Securing an increasingly complex landscape of user devices requires enterprises to re-examine their benchmark for trust, according to a Cisco Duo executive who noted that many companies are sticking to long-discredited trust models built around easily compromised user credentials.

Those security models have long been a universal baseline capability but do nothing to protect against the increasingly common exploitation of legitimate but stolen credentials – or access by compromised employee devices – John Skubel, regional vice president, global with Cisco Duo told the audience at this week’s Cisco Live! Cybersecurity Innovation Day.

Noting that 81 percent of data breaches involve stolen or weak credentials and 70 percent involve compromised devices, Skubel argued that a more appropriate mechanism for authentication is to require participation in a rules-based access management regime underscored by the notion of Zero Trust.

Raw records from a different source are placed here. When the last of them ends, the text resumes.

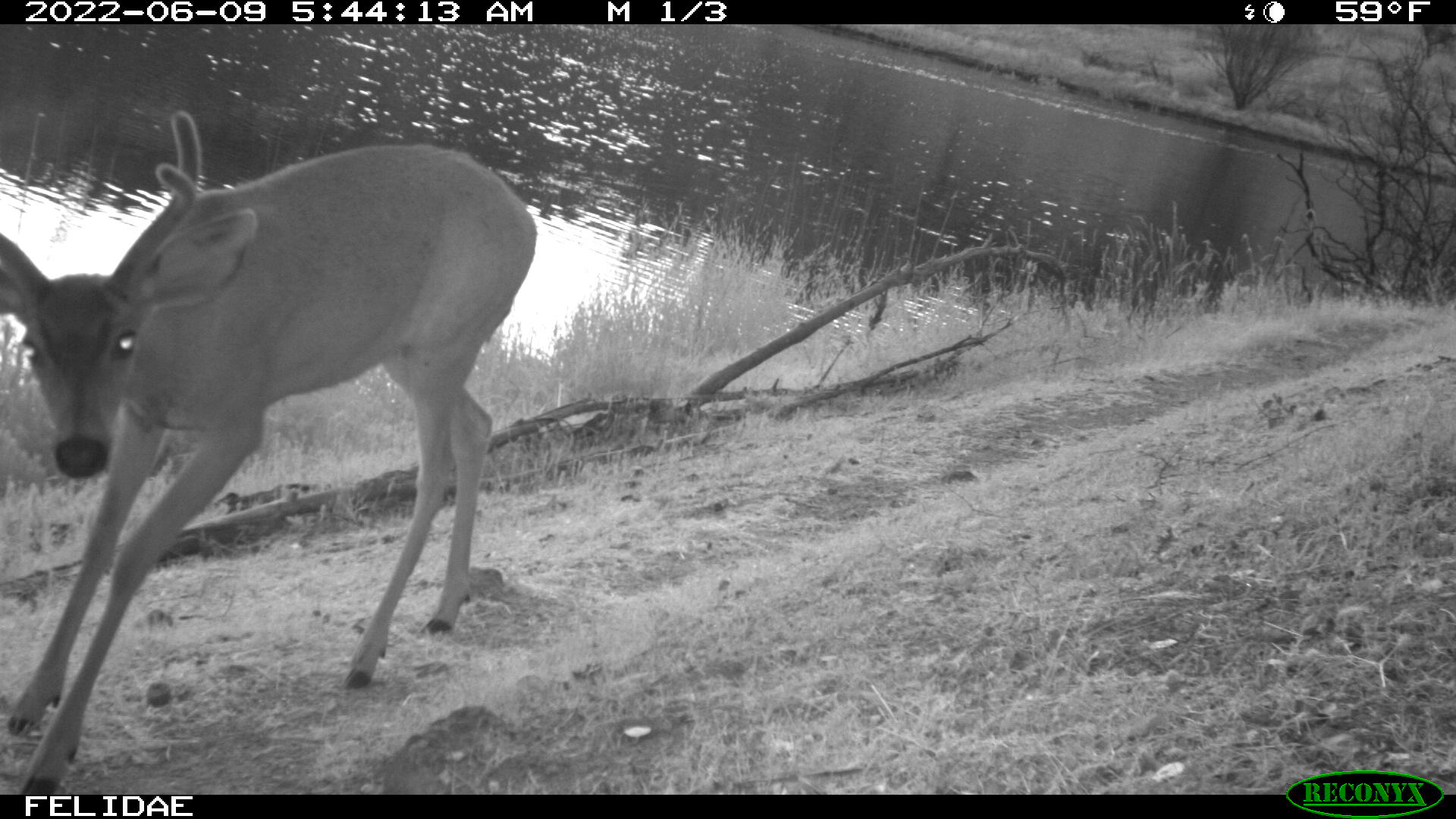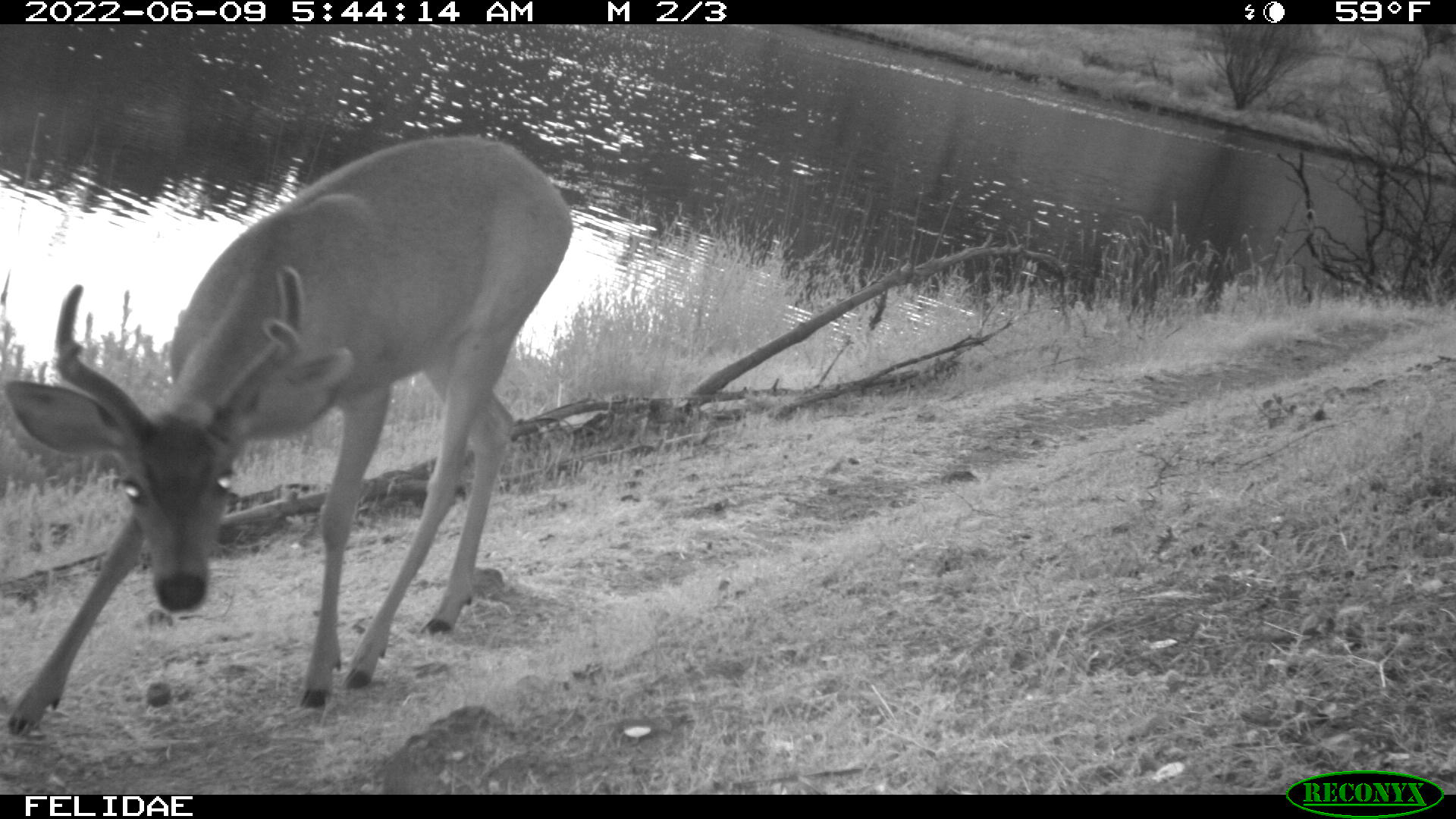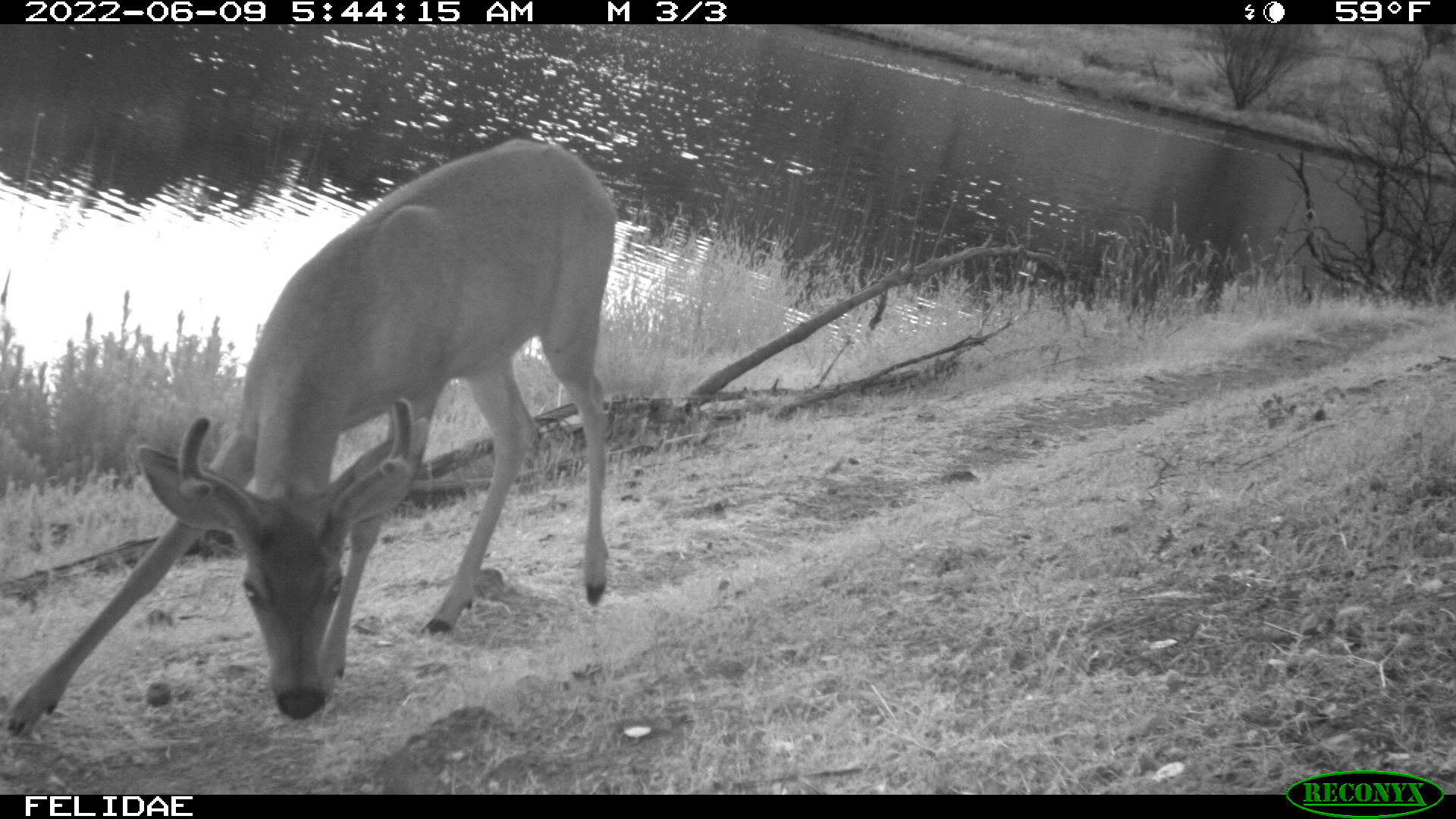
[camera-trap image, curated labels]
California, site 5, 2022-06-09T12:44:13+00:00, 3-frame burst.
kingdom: Animalia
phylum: Chordata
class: Mammalia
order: Artiodactyla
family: Cervidae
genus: Odocoileus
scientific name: Odocoileus hemionus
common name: mule deer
Mule deer (Odocoileus hemionus).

“I’m not here saying the firewall is going away,” he said, “but it is no longer an end-to-end complete solution for the IT world that we live in. You can no longer trust something just because it’s on the inside of your firewall.”

That IT world had become far more complicated in the era of ubiquitous bring your own device (BYOD) usage, where security practitioners were having to deal with users running an unknown range of devices, security and authentication capabilities.

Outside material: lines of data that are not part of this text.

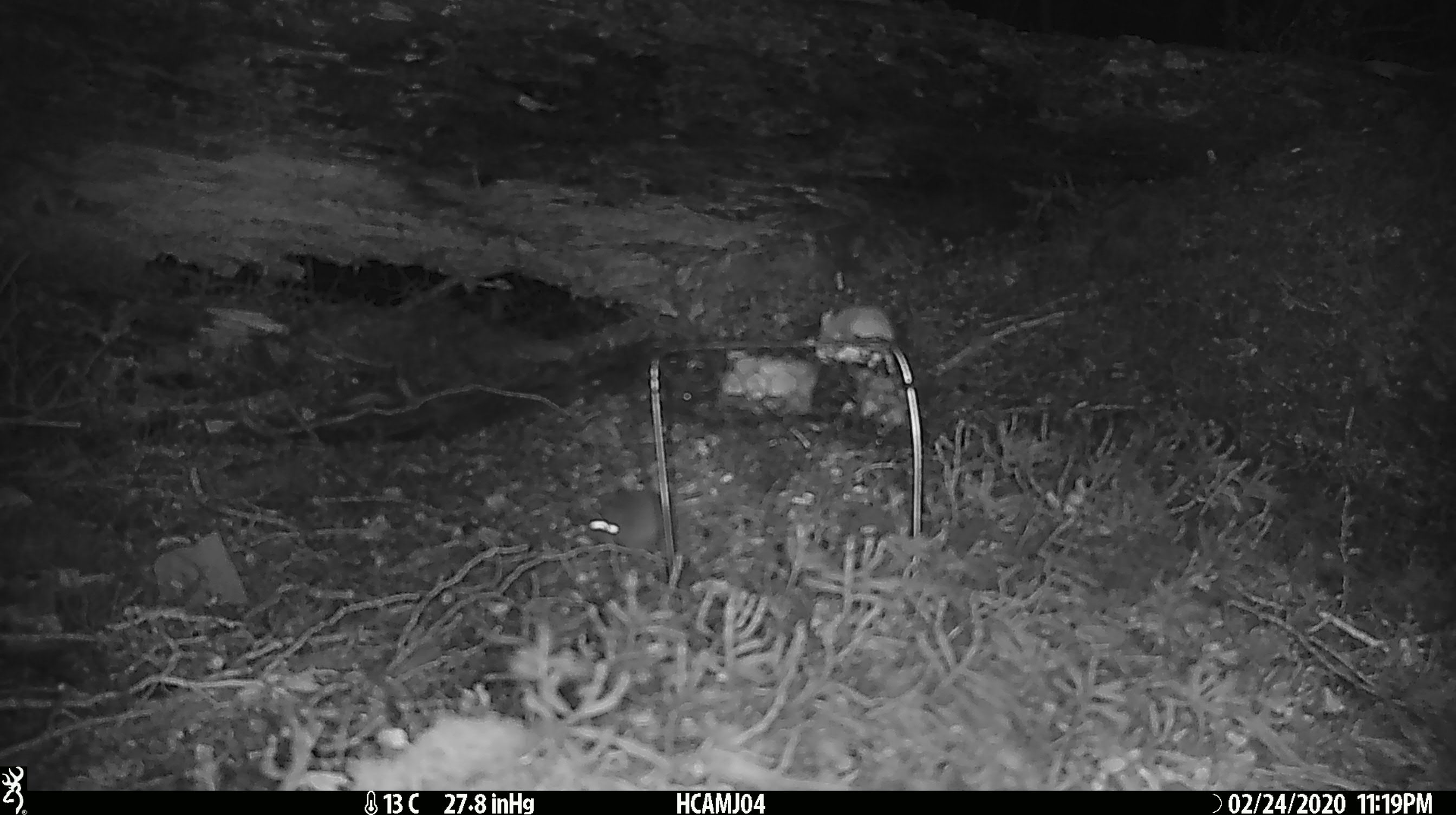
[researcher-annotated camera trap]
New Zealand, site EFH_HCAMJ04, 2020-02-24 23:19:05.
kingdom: Animalia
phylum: Chordata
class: Mammalia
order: Rodentia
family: Muridae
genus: Mus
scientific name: Mus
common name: mouse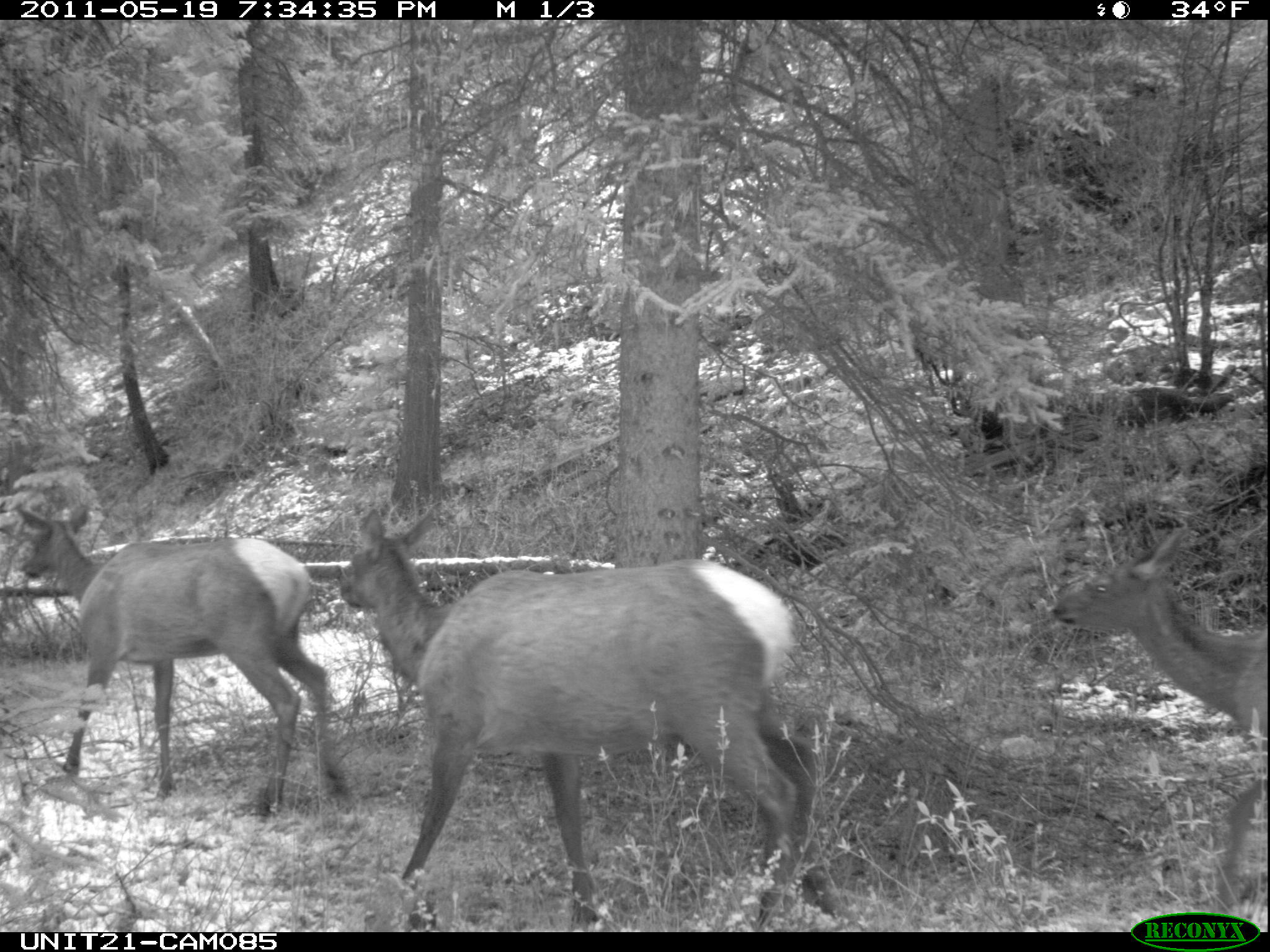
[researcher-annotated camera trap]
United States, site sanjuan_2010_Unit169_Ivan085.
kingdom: Animalia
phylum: Chordata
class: Mammalia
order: Artiodactyla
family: Cervidae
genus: Cervus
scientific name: Cervus elaphus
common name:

Users could easily be bringing compromised devices into the corporate network, providing free access to a wealth of sensitive corporate data by malicious hackers that were proving highly capable at tricking users into installing their malicious code.

Trusting devices that access the network required much better insight into the characteristics of those devices – which requires an authentication mechanism that leverages a policy-enforcement engine installed on those devices.

Skubel pointed to the example of Fortescue Metal Groups (FMG), a recent customer that had identified a business risk around uncontrolled access to Office 365, remote access, and other SaaS applications.

The company deployed Cisco Duo to over 7000 employees and contractors over a 4-week period, providing self-service options and a lower total cost of ownership that head of cyber security Mark Wallace said was a “seamless process, delivering immediate value through ease of deployment and intuitive user-centric experience.”

That user-centric experience was critical for ensuring broad buy-in amongst users, who had proven consistently willing to bypass security controls they found inconvenient or burdensome

 But it was exactly those controls that was now critical to protecting the organisation from the many unknowns that employees could easily bring into the organisation without knowing it.

“We should be doing the same checks and balances on every authentication within the organisation,” Skubel said. “Security is all about being able to trust every authentication that happens in your enterprise.”

“This means getting visibility into the devices that are being used to access your business applications, and enforcing policies about who can access what – and under what conditions. At every step, you should have the same checks and balances.”